Task to complete: Your answer should be a number only: the count of lines in the following entries that contain "site".
━━━━━━━━━━━━━━━━━━━━━━━━━━━━━━
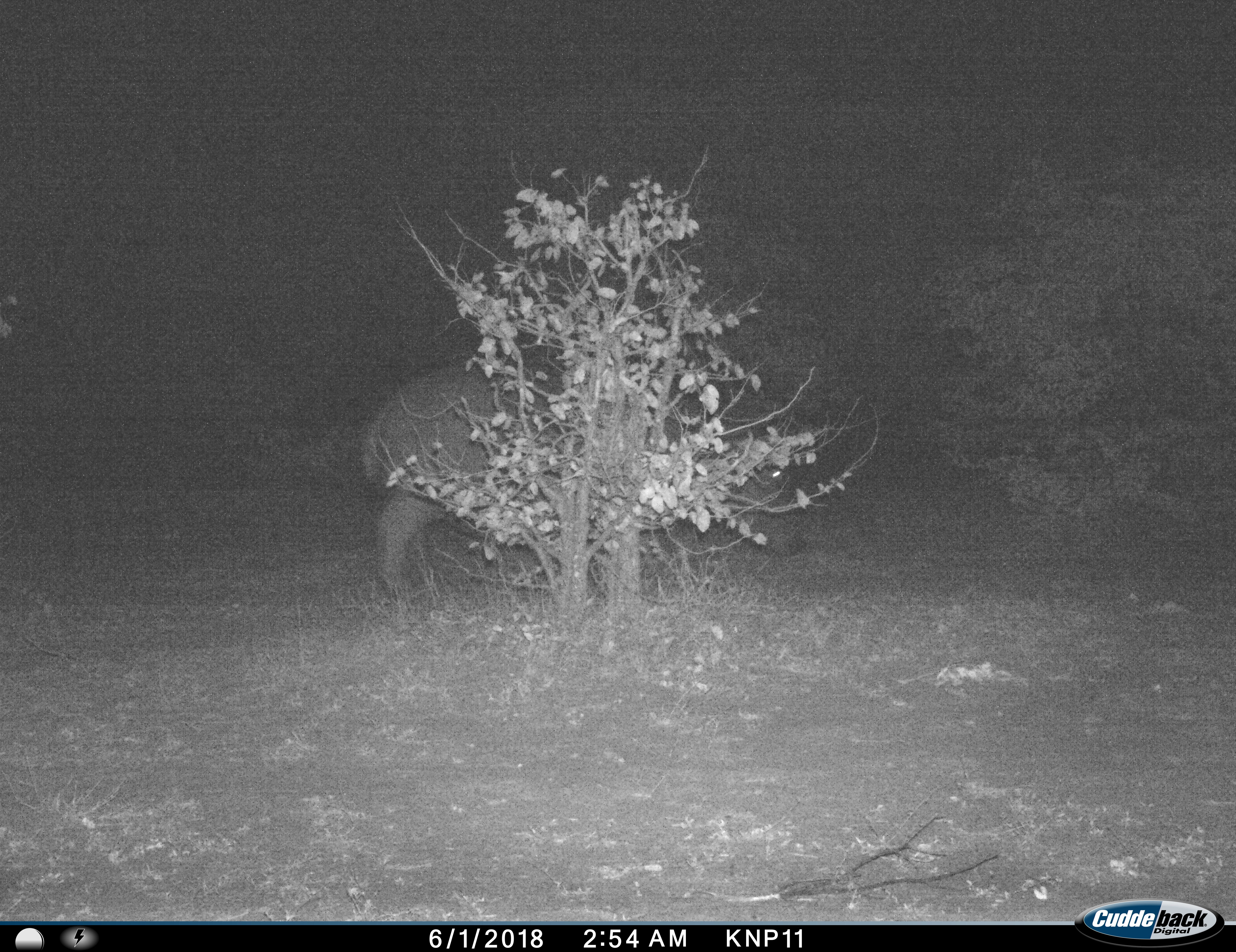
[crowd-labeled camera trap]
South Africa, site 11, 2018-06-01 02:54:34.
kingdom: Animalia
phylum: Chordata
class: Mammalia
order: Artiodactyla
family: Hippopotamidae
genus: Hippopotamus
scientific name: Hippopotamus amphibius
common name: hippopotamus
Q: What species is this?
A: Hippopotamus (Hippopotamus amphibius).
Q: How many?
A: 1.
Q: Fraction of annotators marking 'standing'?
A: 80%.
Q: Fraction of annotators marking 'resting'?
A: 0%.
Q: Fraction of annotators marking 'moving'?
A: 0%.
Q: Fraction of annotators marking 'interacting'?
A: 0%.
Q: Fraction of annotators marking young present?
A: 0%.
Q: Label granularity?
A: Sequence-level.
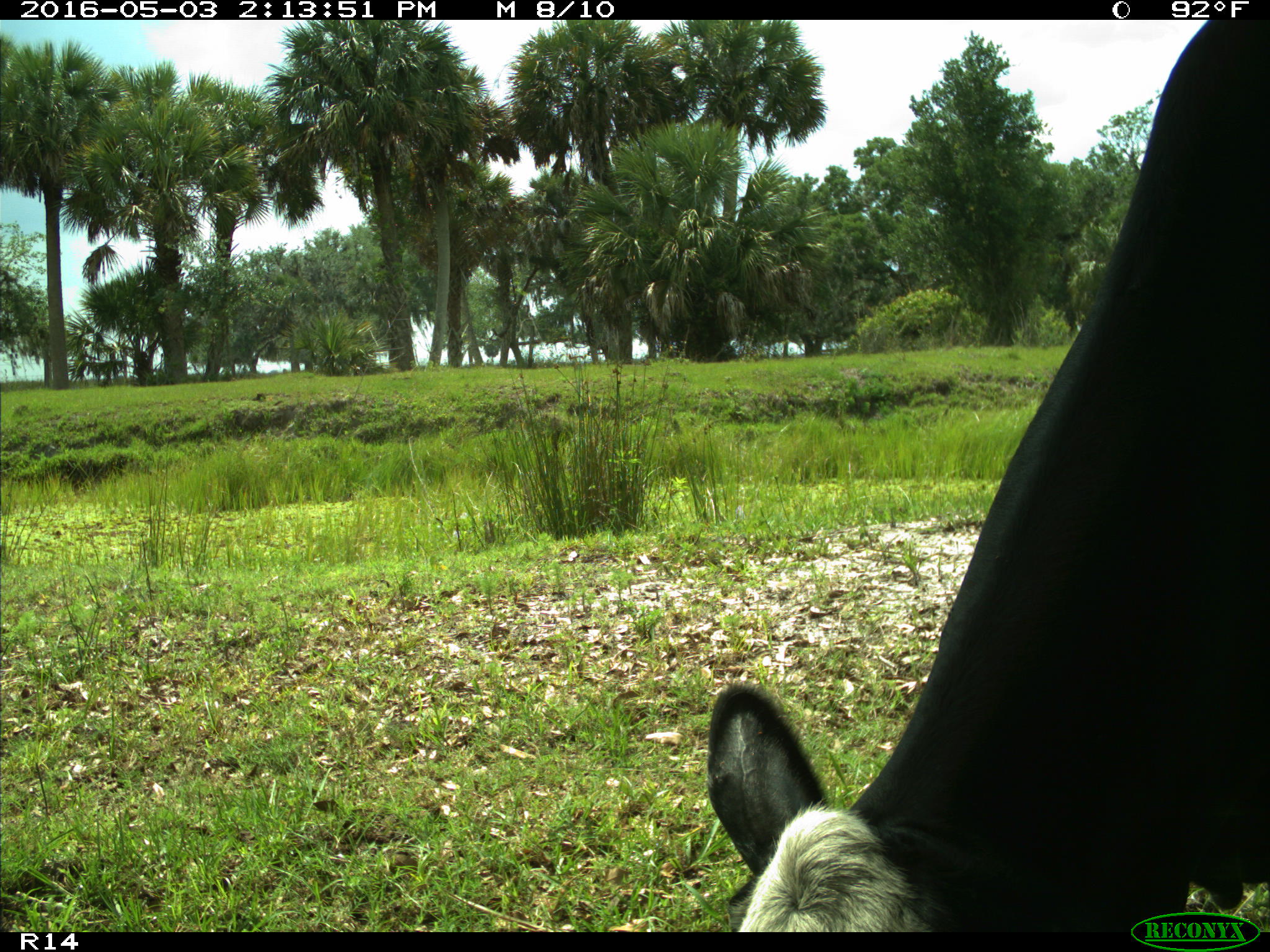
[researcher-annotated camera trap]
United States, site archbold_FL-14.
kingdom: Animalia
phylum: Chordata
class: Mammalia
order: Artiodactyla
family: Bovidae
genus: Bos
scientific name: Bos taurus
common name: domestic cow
━━━━━━━━━━━━━━━━━━━━━━━━━━━━━━
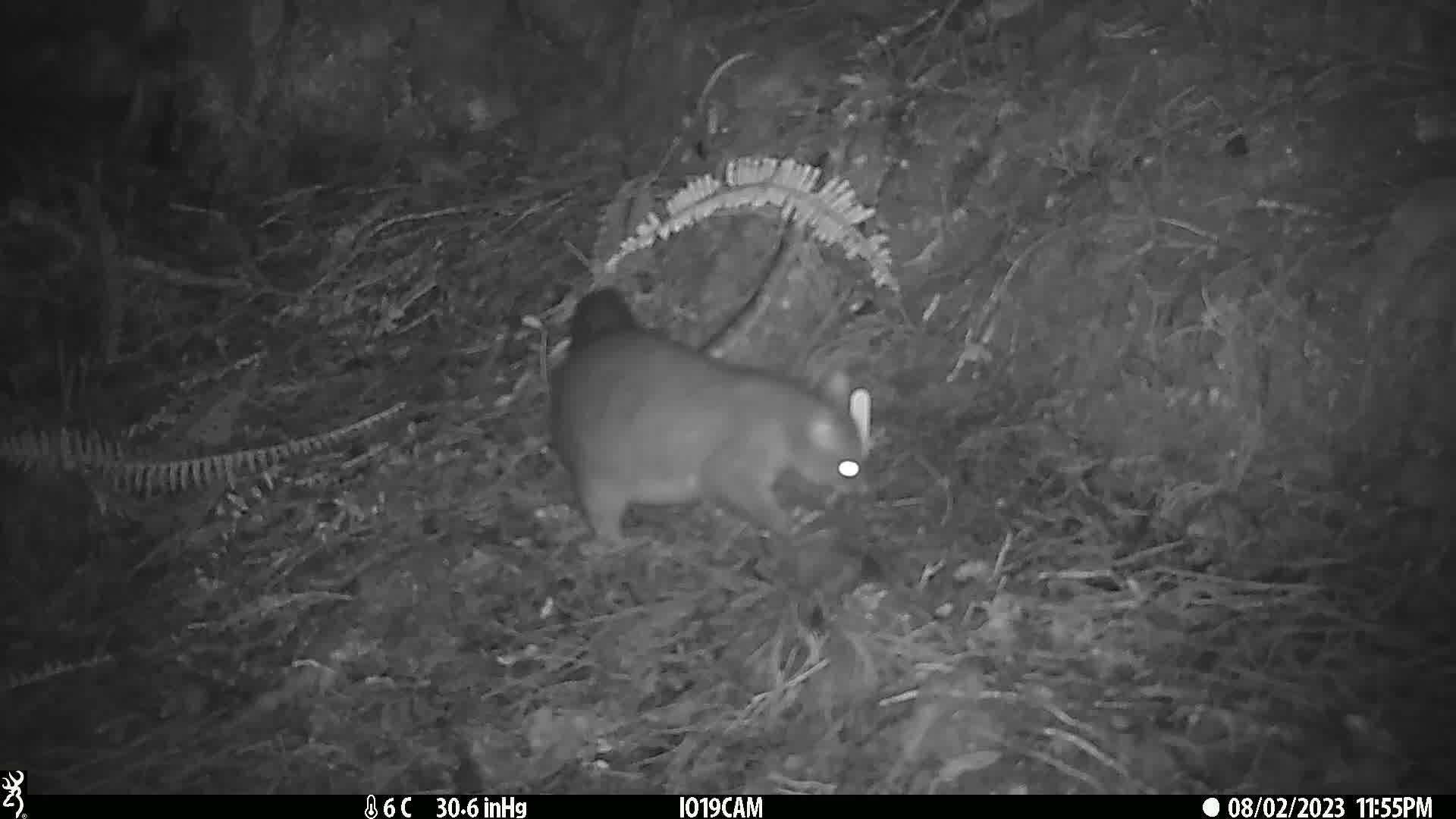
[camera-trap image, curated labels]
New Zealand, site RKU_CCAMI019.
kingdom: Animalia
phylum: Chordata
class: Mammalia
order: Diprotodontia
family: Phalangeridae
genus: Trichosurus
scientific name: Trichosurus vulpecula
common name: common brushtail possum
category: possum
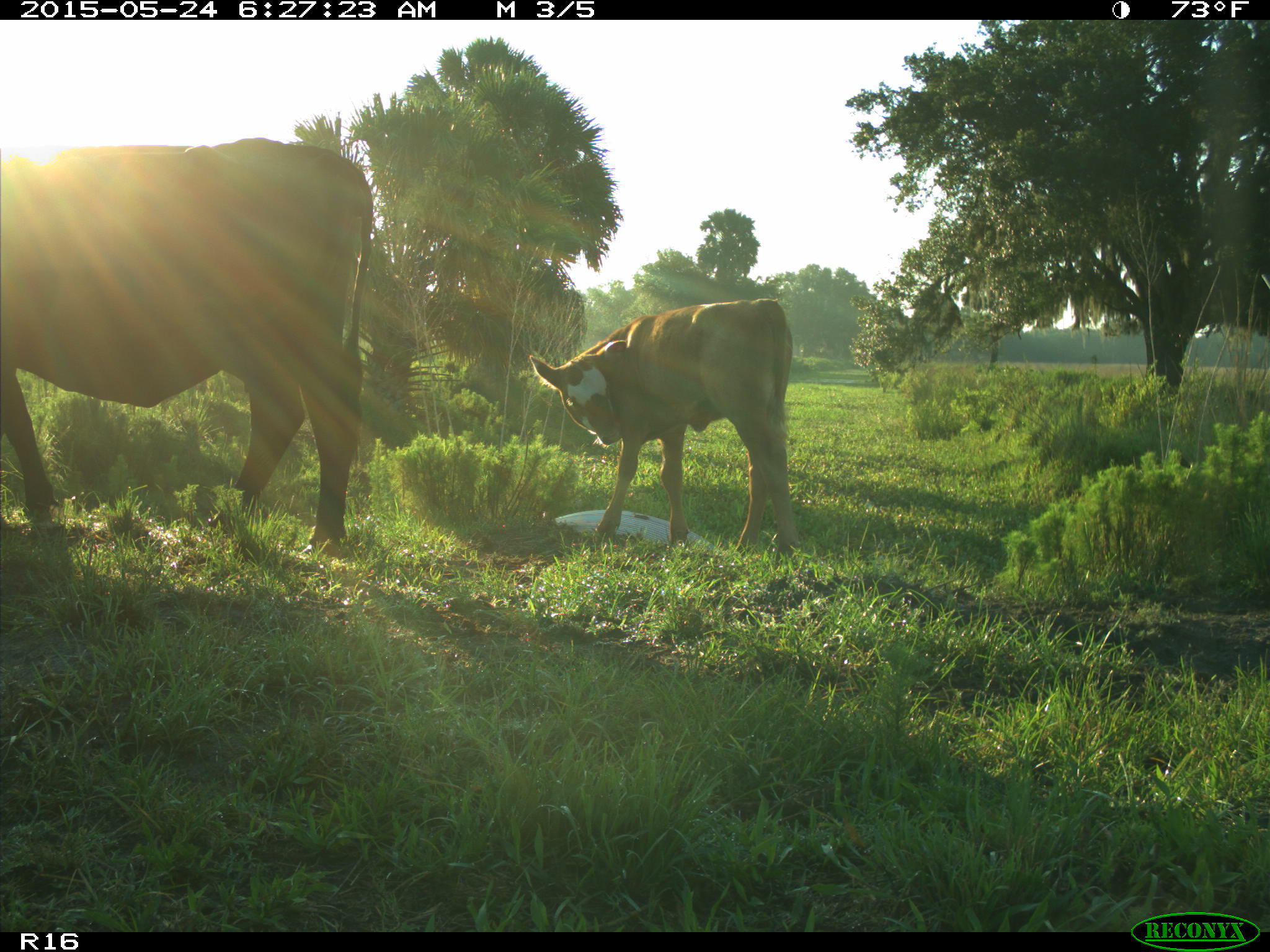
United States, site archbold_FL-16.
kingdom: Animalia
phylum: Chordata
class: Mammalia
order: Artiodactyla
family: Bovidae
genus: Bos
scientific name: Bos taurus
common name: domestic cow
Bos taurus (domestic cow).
━━━━━━━━━━━━━━━━━━━━━━━━━━━━━━
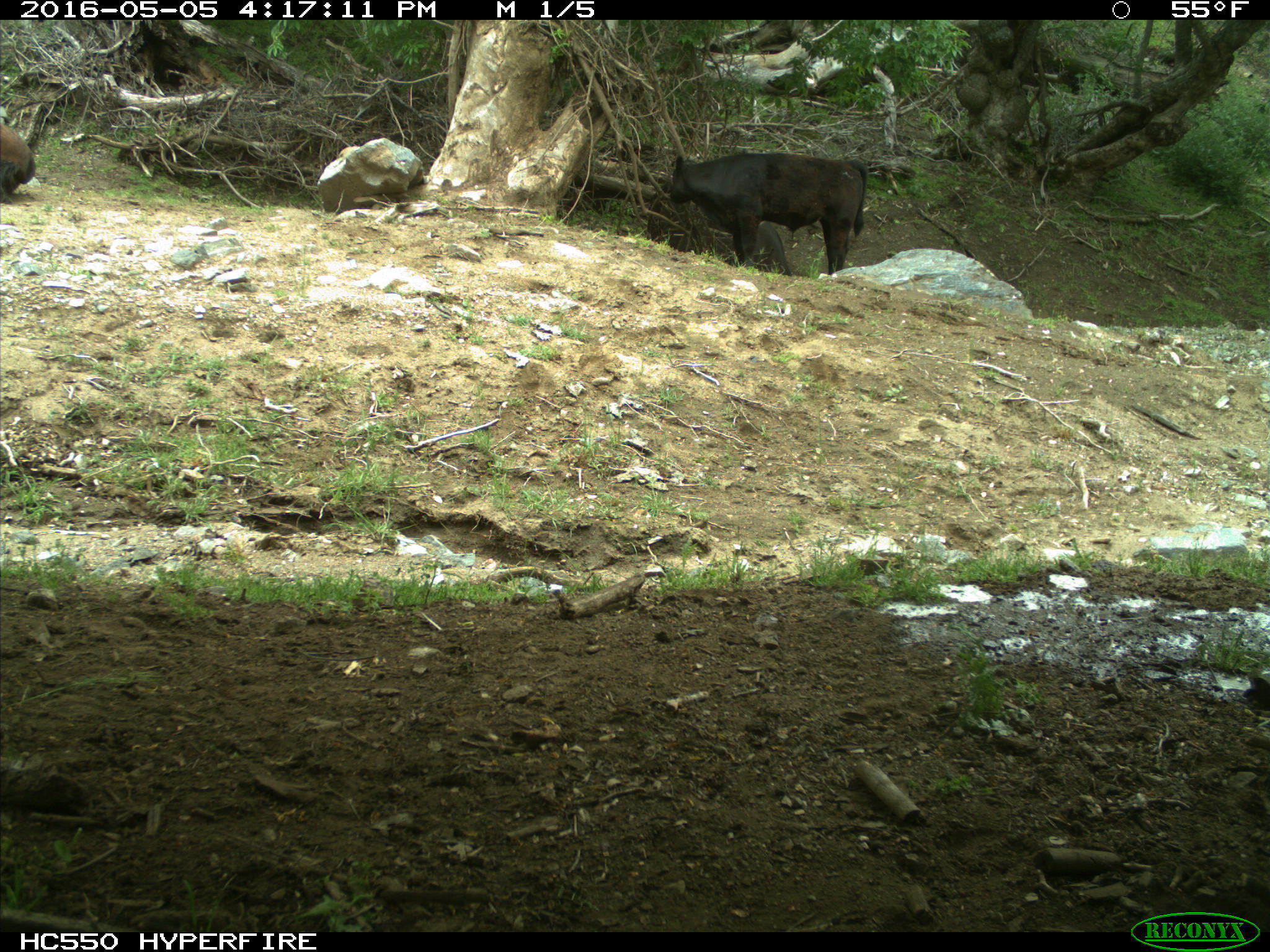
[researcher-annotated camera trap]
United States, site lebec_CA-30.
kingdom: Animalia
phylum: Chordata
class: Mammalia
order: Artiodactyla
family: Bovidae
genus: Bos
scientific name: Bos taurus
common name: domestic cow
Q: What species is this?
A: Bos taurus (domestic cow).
━━━━━━━━━━━━━━━━━━━━━━━━━━━━━━
Answer to the problem: 5